Written by: Justin Stevenson

Justin Stevenson

Associate Director

HMRC appeals to moral conscience of taxpayers

Morality in tax is a concept that HMRC is keen to encourage, especially when dealing with issues of tax avoidance. Press releases from HMRC often lead with how it is ‘right and fair’ that everyone pays the ‘correct amount of tax’.

Establishing the ‘correct’ amount of tax, however, is often difficult enough when just looking at the letter of the law; it becomes even more so when also considering the moral aspects.

Situations do arise where a historic liability is found to be due but HMRC is unable to collect the tax, often because time limits for raising assessments have passed. In these situations, some taxpayers decide to ‘do the right thing’ and make a voluntary payment in respect of the tax that can no longer be collected. This is known as voluntary restitution. 

More recently, we see HMRC trying to apply the concept of voluntary restitution to cases where a refund has arisen from the use of a historic tax avoidance scheme.

There are tax avoidance schemes that generate losses and create significant tax refunds. HMRC tend to withhold the repayment of these amounts whilst it determines the validity of the loss being claimed. But not always.

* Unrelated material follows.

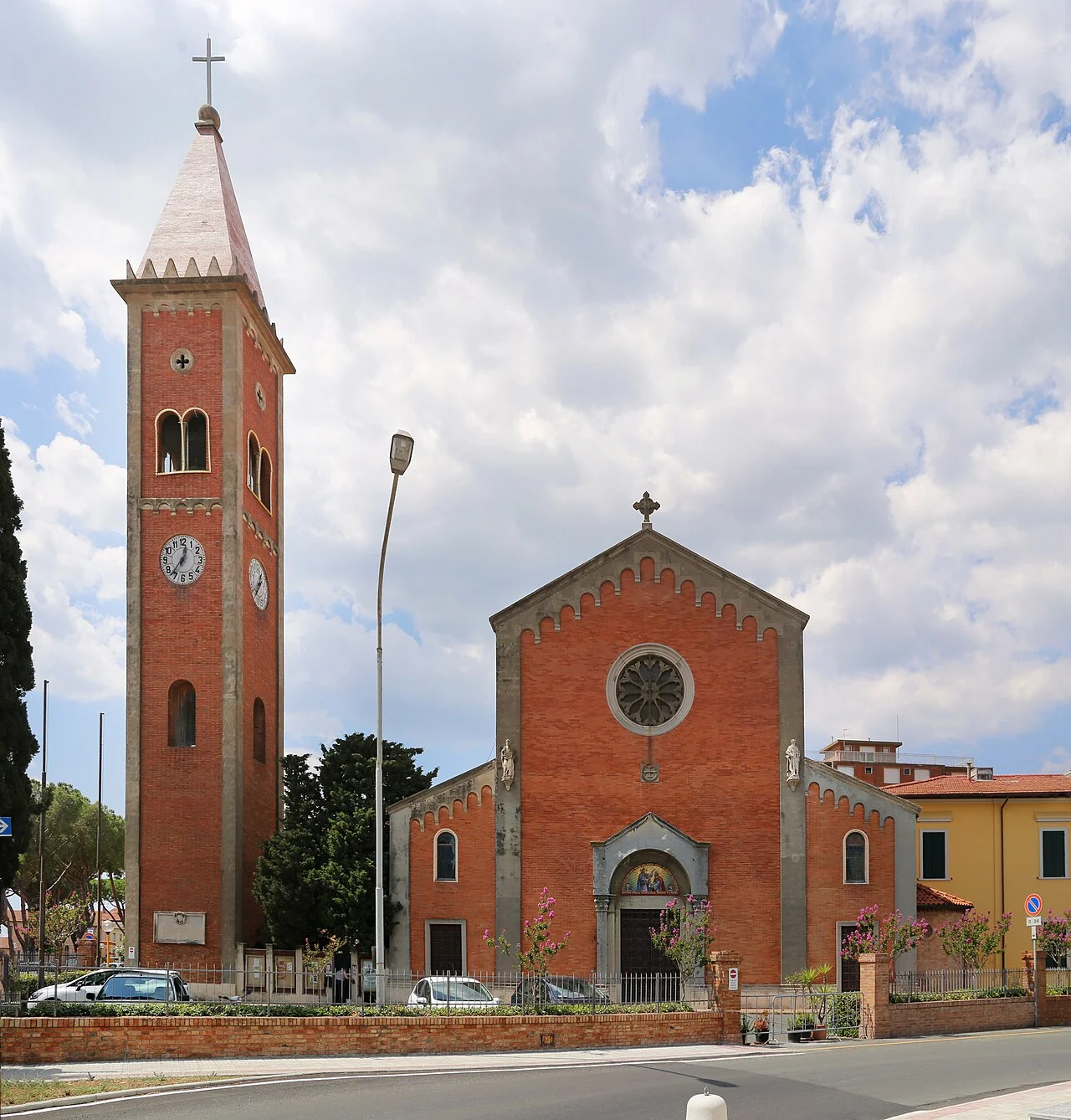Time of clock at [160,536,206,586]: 12:36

Whilst much of the legislation and recent tax tribunal decisions are strongly in HMRC’s favour when it comes to tackling perceived tax avoidance, a Supreme Court decision in the case of Derry has made the collection of tax more difficult for HMRC in some situations.

The decision in Derry broadly means that, for HMRC to enquire into a loss carry-back claim, a valid enquiry must have been open for the year in which the loss is carried back. Previously HMRC had believed and contended that it was sufficient to enquire into the tax year for the return upon which the claim was made, and as such failed to ‘protect’ the earlier year for enquiry.

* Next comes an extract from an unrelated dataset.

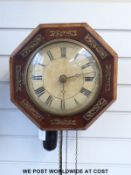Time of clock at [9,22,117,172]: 2:29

Following the decision in Derry, some cases where a refund was withheld following a loss carry-back are now out of time to be challenged. HMRC can longer stop the issue of the refund, even in cases in which it is likely the losses originally claimed to create the refund are not technically due.

HMRC is however appealing to taxpayers’ consciences in these cases by writing to them and clearly stating that it does not believe them to be entitled to the repayment and asking if they wish to give up their right to receive it.

At a time of great hardship for many and on the back of the well-publicised difficulties some people experienced trying to resolve failed tax avoidance schemes, this is a bold and interesting development from HMRC. We wonder if we will continue to see HMRC increasingly pursuing a moral outlook when it comes to collecting tax. Similarly, will HMRC itself apply a moral perspective in those situations when legislation gives a perverse and adverse outcome for taxpayers?